Retail workers, including grocery store employees, are five times more likely to test positive for COVID-19, according to a study published in the journal Occupational and Environmental Medicine.

John Nunes, president of United Food and Commercial Workers Local 5, urged the council to pass the hazard pay mandate and emphasized employees should be compensated for their sacrifices.

“The work they provide is life-threatening,” Nunes said. “Our union nationally has lost over 120 workers to this deadly disease.”

The union, which represents more than 25,000 grocery store employees in Northern California, also had more than 28,700 employees exposed to positive COVID-19 cases.

But San Jose still has looming threats of lawsuits if the council institutes the pay boost, especially as the California Retailers Association prepares to fight back.

“A mandated pay increase beyond what retail employers can tolerate without raising prices or cutting workforce hours will hurt both consumers and our hardworking employees,” a spokesperson from the California Retailers Association said at the council meeting.

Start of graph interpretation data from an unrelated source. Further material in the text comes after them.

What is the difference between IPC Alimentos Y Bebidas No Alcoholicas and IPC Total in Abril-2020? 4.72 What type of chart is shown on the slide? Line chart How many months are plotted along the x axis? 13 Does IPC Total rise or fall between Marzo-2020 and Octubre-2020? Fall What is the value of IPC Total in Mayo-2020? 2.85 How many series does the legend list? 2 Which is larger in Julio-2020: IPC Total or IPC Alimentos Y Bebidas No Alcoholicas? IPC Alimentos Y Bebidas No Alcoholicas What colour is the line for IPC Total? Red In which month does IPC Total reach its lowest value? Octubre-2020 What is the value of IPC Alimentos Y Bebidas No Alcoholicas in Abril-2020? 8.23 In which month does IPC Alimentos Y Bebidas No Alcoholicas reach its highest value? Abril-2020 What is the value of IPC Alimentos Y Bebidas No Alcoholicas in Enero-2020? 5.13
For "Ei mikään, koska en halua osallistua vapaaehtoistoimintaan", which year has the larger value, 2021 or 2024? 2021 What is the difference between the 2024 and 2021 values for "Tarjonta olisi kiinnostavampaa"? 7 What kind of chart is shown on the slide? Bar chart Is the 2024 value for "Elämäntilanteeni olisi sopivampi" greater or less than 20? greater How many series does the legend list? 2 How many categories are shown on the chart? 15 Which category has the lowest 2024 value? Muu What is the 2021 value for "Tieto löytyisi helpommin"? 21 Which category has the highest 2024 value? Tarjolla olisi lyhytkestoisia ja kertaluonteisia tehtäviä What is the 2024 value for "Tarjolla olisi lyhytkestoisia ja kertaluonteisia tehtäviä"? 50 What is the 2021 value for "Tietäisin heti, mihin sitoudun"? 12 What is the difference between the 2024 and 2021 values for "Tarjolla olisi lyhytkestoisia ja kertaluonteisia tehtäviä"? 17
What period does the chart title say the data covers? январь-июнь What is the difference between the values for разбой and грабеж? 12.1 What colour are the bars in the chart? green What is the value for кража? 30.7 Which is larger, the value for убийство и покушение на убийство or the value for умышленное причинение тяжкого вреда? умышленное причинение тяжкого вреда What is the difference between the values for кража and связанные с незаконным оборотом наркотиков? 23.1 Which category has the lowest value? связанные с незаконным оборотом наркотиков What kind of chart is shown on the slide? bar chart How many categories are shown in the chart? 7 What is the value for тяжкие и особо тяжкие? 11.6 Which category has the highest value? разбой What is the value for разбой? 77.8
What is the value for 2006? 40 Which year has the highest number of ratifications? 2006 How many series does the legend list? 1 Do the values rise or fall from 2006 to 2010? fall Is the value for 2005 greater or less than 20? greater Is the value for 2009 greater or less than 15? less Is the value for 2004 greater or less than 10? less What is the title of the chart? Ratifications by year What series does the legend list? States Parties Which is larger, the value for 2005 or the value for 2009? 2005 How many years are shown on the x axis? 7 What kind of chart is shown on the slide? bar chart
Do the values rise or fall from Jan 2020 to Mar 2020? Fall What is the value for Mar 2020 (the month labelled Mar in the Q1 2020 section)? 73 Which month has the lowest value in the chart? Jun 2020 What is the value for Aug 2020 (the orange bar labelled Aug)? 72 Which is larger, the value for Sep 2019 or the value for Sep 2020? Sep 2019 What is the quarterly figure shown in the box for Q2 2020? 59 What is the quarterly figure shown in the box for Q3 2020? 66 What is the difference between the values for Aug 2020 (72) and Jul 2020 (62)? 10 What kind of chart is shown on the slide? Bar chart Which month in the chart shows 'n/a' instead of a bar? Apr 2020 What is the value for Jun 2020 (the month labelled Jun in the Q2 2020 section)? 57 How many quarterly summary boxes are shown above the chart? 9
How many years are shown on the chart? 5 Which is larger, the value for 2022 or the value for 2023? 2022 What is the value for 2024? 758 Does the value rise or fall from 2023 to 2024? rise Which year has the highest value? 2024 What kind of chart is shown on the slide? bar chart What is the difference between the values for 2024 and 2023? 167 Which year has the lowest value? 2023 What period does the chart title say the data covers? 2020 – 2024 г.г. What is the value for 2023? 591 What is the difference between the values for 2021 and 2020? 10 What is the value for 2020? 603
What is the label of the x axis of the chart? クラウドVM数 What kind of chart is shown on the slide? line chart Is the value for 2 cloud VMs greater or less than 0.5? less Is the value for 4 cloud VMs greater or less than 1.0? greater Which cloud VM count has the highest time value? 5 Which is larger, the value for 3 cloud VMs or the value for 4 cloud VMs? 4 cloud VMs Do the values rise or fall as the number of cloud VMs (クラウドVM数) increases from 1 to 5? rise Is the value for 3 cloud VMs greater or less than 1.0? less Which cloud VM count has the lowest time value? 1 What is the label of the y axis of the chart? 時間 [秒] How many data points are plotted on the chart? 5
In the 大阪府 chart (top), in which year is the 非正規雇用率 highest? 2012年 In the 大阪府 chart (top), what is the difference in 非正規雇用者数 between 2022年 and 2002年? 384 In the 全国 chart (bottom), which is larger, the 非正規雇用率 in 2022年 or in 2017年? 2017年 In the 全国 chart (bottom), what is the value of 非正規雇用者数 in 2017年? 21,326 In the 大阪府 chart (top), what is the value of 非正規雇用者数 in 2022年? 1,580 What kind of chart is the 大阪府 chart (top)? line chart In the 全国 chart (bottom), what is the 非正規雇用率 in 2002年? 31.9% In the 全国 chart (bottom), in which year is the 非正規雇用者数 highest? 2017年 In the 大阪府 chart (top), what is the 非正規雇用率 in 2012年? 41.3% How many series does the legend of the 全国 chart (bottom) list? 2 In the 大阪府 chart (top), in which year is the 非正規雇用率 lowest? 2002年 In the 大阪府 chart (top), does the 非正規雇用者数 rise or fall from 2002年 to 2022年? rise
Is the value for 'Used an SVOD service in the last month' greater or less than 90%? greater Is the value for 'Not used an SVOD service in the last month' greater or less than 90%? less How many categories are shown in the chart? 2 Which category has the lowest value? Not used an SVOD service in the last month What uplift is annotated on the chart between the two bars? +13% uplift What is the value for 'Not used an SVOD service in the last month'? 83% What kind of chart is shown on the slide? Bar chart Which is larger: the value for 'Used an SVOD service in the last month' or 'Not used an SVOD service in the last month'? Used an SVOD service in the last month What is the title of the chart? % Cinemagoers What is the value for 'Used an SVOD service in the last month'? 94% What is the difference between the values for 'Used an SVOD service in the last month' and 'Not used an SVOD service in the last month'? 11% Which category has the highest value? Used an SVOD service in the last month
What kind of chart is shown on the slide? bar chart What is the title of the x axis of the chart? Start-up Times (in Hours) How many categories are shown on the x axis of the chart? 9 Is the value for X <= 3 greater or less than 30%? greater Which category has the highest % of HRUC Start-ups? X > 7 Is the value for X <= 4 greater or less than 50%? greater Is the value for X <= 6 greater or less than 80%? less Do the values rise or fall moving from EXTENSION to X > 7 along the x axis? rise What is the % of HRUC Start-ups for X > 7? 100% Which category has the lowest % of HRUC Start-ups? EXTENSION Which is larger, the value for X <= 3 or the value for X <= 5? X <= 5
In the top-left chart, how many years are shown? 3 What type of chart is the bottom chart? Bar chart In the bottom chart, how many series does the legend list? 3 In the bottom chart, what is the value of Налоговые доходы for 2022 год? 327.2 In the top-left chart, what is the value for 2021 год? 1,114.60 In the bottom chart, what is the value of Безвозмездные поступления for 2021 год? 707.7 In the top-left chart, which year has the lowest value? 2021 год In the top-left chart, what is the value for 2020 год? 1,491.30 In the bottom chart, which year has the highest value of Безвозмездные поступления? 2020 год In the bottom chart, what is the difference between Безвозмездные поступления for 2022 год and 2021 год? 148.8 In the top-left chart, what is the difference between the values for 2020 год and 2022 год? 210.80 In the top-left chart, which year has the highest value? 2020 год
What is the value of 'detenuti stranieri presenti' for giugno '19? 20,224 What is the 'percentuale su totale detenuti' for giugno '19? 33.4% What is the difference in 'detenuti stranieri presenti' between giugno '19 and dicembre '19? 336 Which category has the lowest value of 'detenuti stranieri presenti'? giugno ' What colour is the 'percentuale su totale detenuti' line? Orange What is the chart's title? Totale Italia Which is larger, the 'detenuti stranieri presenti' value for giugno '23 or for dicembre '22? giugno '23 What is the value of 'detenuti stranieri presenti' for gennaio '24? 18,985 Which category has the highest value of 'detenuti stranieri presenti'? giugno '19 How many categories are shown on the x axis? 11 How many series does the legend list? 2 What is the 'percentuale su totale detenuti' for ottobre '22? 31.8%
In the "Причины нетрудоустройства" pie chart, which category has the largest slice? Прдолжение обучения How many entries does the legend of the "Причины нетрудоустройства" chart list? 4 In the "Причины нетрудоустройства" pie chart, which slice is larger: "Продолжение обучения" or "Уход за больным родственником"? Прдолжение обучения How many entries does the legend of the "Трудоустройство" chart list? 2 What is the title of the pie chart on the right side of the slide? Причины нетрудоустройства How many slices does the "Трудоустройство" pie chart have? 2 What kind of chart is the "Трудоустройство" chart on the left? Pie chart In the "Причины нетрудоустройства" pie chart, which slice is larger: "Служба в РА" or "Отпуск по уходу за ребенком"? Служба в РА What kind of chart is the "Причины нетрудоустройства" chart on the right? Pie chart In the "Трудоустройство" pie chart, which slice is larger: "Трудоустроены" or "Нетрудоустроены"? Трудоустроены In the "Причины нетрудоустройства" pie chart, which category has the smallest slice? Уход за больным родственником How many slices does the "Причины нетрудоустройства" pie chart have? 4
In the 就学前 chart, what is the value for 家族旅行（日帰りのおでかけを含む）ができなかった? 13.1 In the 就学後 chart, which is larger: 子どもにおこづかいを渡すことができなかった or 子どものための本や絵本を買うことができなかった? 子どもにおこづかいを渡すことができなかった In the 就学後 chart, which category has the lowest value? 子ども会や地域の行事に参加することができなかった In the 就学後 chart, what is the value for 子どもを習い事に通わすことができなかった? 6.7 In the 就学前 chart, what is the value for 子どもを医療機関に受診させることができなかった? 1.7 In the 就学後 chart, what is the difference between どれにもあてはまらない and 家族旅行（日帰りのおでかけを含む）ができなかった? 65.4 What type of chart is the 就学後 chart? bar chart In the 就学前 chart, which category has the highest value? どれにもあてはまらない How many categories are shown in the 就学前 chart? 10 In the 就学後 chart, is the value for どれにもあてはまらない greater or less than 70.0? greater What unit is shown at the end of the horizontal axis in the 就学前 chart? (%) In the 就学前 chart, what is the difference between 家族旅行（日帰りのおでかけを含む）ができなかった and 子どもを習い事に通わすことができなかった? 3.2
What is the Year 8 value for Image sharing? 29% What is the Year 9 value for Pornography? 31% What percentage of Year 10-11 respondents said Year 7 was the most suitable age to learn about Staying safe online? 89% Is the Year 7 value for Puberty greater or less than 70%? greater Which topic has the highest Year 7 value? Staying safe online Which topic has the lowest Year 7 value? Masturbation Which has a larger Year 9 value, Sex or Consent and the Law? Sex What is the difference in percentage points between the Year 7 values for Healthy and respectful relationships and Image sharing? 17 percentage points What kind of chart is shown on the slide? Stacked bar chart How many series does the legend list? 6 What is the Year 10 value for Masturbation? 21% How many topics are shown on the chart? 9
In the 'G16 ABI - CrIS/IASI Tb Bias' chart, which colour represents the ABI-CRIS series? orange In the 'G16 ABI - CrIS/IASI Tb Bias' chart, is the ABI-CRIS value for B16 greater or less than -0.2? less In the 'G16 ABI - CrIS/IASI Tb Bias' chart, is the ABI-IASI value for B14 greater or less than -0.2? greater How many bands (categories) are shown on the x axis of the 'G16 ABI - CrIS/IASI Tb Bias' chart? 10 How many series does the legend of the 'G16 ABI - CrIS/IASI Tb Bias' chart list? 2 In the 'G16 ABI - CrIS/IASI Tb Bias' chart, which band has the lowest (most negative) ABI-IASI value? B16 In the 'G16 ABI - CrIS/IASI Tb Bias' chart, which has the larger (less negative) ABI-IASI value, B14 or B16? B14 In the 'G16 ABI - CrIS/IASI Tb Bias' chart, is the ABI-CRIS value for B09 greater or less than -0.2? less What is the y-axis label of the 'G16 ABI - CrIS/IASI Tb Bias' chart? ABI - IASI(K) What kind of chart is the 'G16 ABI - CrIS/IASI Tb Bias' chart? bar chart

“This is the last thing our members want to do in the middle of a COVID-19 pandemic and economic crisis,” he continued.

San Jose leaders will discuss the legal risks in a closed session next week. If the motion passes, San Jose will join Long Beach, Santa Monica and Oakland, which unanimously approved a $5 hourly pay increase on Tuesday.

The Los Angeles City Council also unanimously voted to move forward with hazard pay plans on Tuesday.